## Set task
Format the material from its start through the line containing "3. the canal water", inclusive, as a two-column CSV headed input and output, with one row for each text and its answer. Put each value in a single quoted field and turn its line breaks into spaces.
##############################
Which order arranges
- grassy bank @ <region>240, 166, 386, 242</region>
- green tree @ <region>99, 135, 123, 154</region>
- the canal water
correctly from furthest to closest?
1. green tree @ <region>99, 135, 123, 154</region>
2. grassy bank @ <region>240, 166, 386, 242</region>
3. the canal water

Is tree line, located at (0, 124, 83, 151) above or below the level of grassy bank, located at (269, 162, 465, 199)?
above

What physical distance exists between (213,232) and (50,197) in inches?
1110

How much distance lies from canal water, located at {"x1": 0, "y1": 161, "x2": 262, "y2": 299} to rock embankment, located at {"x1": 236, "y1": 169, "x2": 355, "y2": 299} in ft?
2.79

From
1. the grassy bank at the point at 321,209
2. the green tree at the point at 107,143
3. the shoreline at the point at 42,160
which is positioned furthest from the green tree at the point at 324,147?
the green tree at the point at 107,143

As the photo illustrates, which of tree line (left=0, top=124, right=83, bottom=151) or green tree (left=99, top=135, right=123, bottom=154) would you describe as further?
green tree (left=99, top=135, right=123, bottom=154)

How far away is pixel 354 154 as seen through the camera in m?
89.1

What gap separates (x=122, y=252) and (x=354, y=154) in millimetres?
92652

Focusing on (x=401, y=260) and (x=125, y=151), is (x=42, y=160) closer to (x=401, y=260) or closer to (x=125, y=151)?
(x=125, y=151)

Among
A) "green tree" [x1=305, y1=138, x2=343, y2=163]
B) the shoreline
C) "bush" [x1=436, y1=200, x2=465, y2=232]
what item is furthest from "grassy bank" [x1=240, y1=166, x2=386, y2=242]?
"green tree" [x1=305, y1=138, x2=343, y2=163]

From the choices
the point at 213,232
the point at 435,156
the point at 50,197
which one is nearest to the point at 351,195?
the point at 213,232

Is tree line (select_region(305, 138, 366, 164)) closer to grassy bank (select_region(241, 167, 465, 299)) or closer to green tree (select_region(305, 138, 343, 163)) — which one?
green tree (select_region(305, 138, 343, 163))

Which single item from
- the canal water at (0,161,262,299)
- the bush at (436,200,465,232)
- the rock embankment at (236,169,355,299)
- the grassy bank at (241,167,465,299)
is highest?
##############################
## Written response
input,output
"Which order arranges - grassy bank @ <region>240, 166, 386, 242</region> - green tree @ <region>99, 135, 123, 154</region> - the canal water correctly from furthest to closest?","1. green tree @ <region>99, 135, 123, 154</region> 2. grassy bank @ <region>240, 166, 386, 242</region> 3. the canal water"